*GOAL*:
Extract every line in the entries below that contains the word "image", treating uppercase and lowercase as distinct.

═══

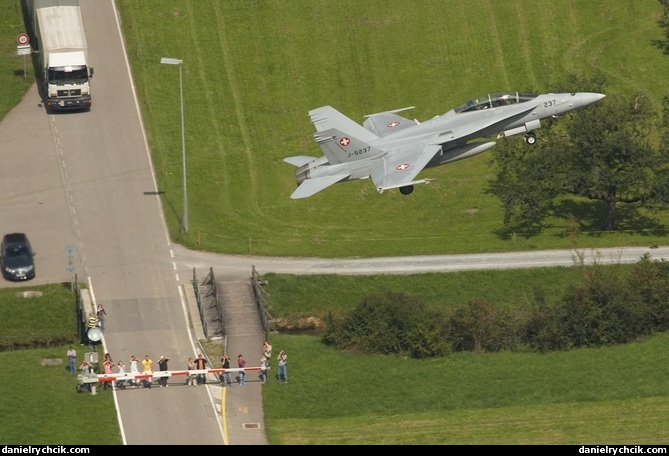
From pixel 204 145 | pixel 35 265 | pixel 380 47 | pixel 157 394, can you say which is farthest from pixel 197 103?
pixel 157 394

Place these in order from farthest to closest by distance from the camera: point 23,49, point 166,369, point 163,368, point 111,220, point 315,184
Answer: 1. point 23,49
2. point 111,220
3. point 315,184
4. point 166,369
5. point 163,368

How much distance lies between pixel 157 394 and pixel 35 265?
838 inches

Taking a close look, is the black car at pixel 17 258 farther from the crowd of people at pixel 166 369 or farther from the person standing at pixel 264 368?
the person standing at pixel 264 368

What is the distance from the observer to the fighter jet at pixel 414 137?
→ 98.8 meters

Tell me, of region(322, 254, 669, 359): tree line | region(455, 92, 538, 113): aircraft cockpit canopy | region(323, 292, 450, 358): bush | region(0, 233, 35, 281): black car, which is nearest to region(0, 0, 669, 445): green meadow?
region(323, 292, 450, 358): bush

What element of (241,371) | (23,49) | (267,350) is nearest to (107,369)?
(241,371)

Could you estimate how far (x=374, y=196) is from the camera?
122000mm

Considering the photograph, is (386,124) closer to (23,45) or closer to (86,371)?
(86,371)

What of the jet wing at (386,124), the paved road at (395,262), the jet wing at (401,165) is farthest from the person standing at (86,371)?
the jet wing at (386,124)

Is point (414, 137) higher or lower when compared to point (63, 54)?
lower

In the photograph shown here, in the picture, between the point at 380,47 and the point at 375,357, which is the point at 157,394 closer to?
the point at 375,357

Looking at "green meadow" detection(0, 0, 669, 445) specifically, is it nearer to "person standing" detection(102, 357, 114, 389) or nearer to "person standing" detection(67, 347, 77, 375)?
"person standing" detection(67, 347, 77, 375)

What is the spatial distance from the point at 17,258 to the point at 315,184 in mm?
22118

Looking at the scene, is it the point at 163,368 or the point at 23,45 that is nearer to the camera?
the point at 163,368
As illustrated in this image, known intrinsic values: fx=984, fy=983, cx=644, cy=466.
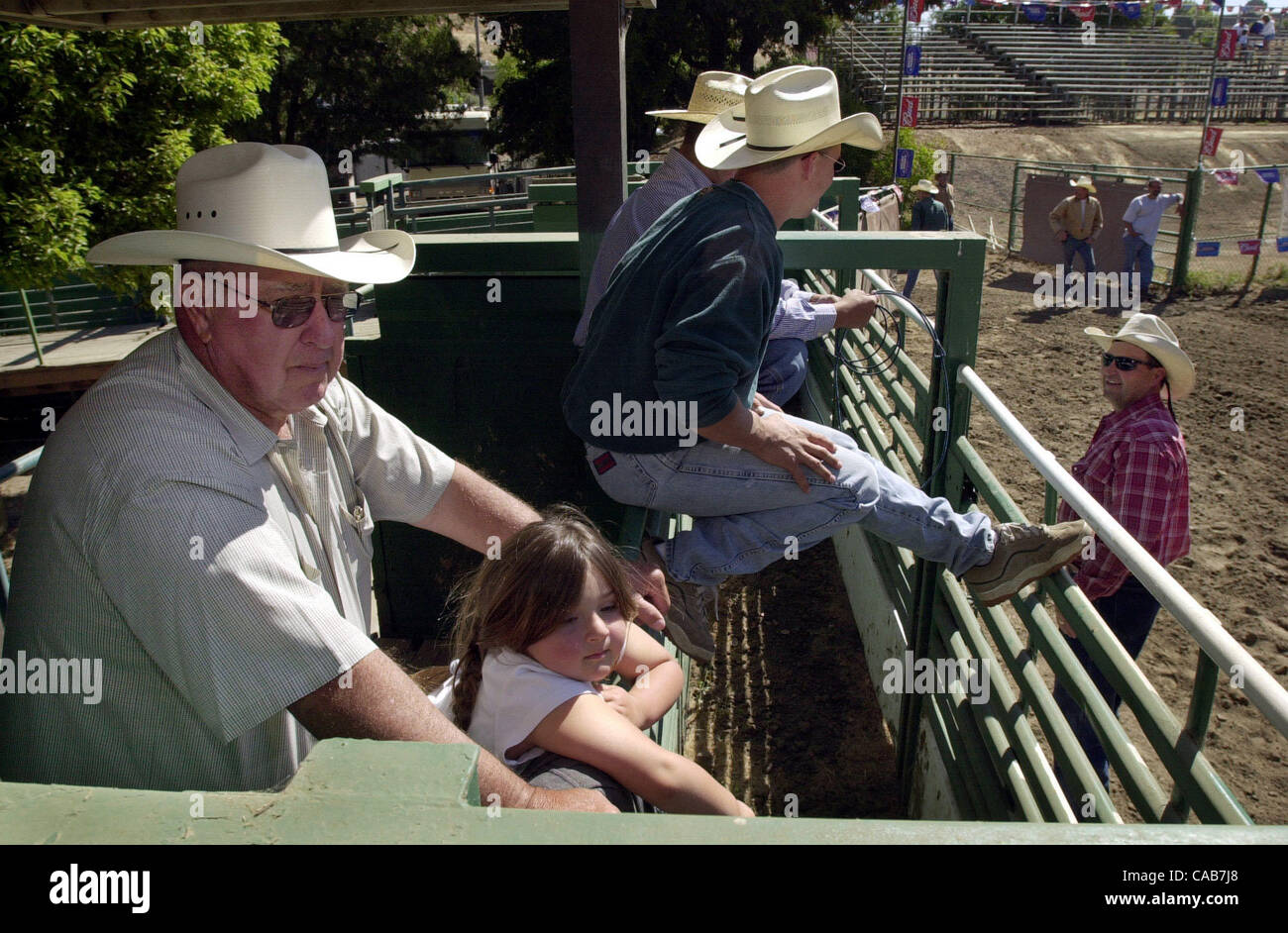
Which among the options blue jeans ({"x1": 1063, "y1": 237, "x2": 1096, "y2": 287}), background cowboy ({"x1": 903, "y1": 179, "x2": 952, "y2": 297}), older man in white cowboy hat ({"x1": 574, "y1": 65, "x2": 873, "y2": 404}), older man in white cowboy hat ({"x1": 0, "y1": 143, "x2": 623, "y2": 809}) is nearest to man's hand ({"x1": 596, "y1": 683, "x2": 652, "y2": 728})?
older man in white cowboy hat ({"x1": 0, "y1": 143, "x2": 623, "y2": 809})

═══

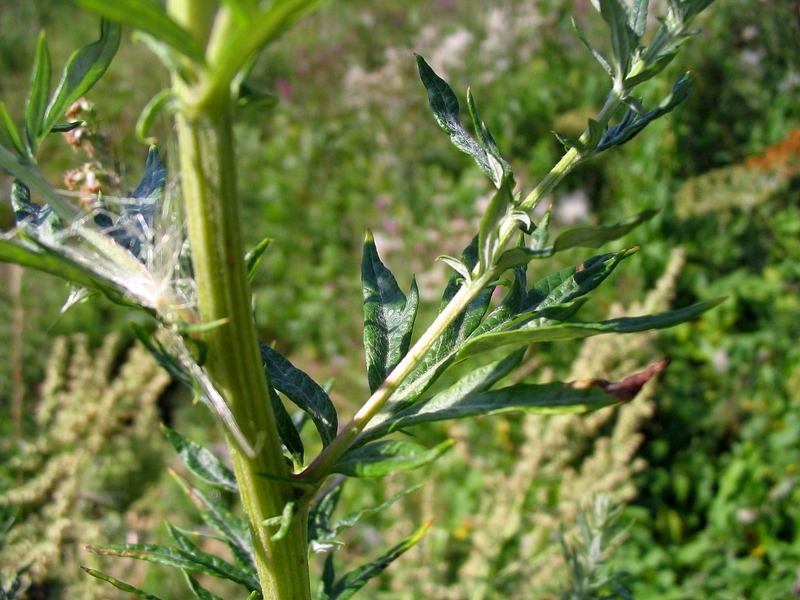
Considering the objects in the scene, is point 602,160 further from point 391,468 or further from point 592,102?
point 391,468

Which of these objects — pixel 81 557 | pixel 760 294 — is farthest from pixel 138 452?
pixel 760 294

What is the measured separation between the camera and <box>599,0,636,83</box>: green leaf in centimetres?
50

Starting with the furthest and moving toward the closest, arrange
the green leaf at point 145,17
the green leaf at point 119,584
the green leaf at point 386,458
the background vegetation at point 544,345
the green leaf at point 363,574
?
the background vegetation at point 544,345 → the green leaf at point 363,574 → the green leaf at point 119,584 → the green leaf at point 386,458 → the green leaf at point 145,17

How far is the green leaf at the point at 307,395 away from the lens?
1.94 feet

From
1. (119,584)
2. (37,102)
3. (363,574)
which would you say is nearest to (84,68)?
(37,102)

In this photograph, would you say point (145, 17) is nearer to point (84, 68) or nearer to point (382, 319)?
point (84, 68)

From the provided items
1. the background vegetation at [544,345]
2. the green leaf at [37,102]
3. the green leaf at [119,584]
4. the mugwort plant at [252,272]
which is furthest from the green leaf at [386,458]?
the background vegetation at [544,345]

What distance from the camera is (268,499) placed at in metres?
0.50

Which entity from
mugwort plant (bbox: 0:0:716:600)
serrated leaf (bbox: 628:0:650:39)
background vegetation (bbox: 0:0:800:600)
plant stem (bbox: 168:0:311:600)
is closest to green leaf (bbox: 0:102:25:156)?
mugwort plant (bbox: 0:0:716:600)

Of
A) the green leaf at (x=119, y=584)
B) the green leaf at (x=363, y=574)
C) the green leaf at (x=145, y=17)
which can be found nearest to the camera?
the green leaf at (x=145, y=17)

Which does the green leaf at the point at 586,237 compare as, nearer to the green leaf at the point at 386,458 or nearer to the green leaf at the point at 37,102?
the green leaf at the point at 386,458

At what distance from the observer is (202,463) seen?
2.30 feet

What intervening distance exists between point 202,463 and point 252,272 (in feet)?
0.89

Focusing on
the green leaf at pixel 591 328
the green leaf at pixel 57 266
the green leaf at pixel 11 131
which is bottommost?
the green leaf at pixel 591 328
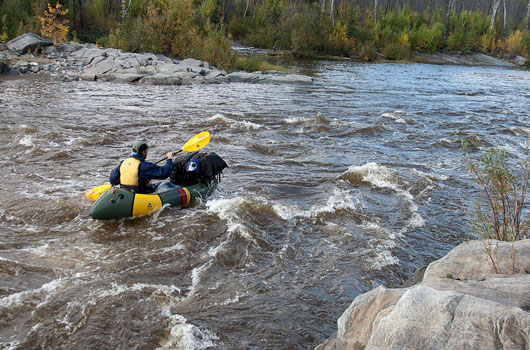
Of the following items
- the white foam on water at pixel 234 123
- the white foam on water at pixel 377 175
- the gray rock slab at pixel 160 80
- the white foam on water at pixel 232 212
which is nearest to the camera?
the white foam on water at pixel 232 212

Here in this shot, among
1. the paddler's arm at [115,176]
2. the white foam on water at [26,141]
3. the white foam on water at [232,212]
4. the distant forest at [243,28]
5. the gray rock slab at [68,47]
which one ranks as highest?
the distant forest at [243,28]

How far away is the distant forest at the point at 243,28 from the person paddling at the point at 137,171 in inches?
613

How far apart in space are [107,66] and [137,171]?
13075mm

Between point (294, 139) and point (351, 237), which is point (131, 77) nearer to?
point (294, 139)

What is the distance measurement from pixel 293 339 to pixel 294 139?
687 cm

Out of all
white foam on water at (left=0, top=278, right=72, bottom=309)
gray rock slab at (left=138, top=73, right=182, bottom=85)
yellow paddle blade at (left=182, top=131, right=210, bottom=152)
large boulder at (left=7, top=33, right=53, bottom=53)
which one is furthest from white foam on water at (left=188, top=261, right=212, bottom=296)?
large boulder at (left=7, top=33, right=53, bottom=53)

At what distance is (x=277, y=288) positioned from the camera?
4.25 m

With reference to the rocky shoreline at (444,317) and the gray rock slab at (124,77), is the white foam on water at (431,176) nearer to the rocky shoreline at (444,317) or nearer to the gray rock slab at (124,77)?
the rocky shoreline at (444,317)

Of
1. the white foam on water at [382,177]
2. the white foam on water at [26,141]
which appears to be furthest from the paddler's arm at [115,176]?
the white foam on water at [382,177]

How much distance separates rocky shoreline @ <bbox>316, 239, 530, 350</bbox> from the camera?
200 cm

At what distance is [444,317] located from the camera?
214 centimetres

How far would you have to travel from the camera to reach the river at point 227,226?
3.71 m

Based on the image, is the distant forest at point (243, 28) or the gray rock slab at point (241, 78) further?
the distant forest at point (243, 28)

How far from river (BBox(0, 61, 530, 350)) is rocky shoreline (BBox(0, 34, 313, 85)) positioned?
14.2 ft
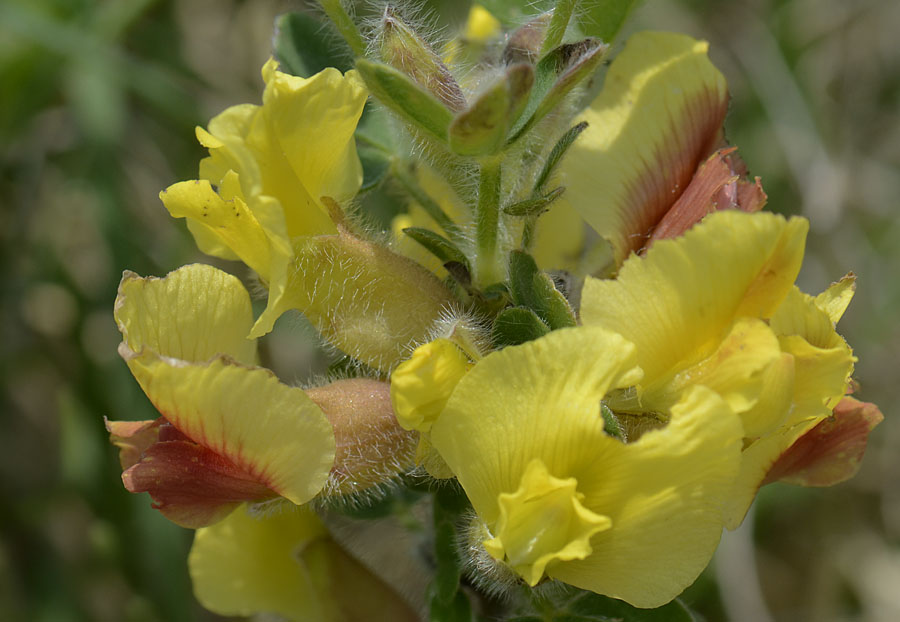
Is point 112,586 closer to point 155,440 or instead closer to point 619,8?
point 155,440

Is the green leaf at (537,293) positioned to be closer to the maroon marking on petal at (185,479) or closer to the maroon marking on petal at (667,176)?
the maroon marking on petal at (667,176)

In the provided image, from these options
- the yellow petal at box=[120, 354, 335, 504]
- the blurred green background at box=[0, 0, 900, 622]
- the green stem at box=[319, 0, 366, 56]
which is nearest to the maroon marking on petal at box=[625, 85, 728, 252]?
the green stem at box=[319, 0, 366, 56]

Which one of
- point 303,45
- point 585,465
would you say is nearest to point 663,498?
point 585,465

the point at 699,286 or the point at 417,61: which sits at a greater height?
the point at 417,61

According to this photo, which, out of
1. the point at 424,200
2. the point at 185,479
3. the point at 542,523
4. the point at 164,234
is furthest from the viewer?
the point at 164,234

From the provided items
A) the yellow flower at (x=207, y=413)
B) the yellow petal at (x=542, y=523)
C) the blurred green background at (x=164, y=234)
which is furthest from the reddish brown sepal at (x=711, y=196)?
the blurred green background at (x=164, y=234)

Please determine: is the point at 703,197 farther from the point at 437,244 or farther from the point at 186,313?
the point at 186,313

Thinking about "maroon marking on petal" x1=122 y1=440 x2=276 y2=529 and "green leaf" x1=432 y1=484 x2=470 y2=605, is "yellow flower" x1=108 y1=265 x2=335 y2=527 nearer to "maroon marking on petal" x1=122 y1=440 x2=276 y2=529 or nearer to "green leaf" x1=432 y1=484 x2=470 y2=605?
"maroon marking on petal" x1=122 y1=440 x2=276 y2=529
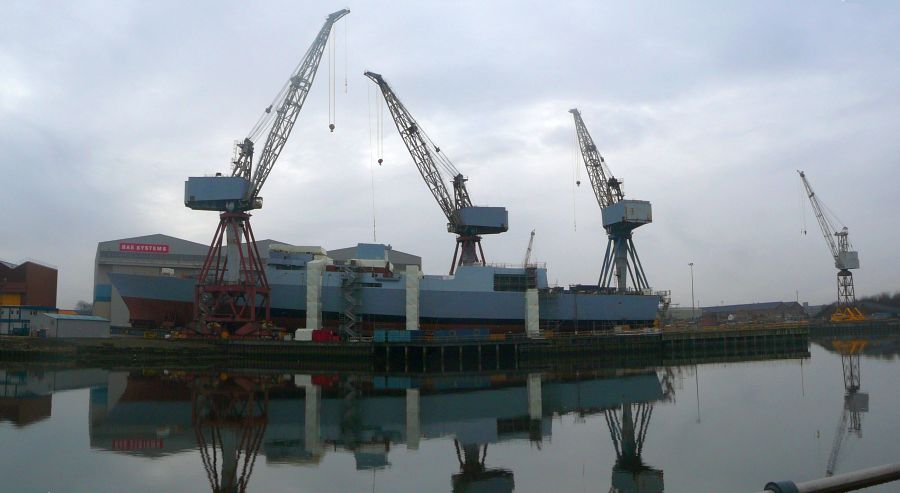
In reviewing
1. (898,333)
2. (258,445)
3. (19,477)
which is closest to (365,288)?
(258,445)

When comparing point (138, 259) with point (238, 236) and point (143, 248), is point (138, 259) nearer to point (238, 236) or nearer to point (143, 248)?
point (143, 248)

═══

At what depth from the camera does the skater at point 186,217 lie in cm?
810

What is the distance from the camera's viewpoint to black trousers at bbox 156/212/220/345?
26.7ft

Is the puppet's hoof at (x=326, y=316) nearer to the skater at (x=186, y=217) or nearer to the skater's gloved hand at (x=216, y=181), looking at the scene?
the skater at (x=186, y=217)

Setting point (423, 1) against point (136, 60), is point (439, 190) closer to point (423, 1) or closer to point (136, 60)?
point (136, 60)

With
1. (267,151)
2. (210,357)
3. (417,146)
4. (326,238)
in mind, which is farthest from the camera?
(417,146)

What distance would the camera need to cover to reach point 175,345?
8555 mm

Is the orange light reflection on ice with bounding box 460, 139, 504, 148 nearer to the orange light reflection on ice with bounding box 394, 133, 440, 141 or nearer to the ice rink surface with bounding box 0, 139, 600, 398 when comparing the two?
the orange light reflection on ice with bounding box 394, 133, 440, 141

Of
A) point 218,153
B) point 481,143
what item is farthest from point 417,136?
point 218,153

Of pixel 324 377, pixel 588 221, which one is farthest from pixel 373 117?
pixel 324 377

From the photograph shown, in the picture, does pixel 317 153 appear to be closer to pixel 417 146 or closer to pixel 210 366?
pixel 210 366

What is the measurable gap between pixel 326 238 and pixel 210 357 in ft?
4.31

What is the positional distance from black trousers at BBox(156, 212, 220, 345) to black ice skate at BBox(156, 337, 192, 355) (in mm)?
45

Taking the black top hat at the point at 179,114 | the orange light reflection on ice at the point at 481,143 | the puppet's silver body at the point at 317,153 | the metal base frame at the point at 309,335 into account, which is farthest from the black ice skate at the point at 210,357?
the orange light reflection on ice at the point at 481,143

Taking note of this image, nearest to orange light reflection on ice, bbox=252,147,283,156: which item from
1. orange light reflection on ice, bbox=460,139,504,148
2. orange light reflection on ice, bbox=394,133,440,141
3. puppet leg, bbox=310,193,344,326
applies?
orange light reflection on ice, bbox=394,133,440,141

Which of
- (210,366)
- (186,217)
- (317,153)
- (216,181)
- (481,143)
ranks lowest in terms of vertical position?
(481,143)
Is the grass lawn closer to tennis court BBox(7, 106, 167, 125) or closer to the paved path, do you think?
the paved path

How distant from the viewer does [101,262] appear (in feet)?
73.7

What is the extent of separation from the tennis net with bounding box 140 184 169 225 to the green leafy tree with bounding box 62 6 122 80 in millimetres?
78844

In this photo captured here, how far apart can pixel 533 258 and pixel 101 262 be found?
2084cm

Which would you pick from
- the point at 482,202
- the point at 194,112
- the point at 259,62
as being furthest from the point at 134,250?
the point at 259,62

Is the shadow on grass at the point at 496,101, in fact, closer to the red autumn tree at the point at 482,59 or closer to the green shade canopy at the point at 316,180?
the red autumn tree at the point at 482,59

═══

*FINAL ANSWER*:
As illustrated in this image, known intrinsic values: fx=984, fy=983, cx=644, cy=466.
Based on the image, is the distant forest at point (243, 28) or the gray rock slab at point (241, 78) further?
In the provided image, from these options
Taking note of this image, nearest to orange light reflection on ice, bbox=252,147,283,156: which item from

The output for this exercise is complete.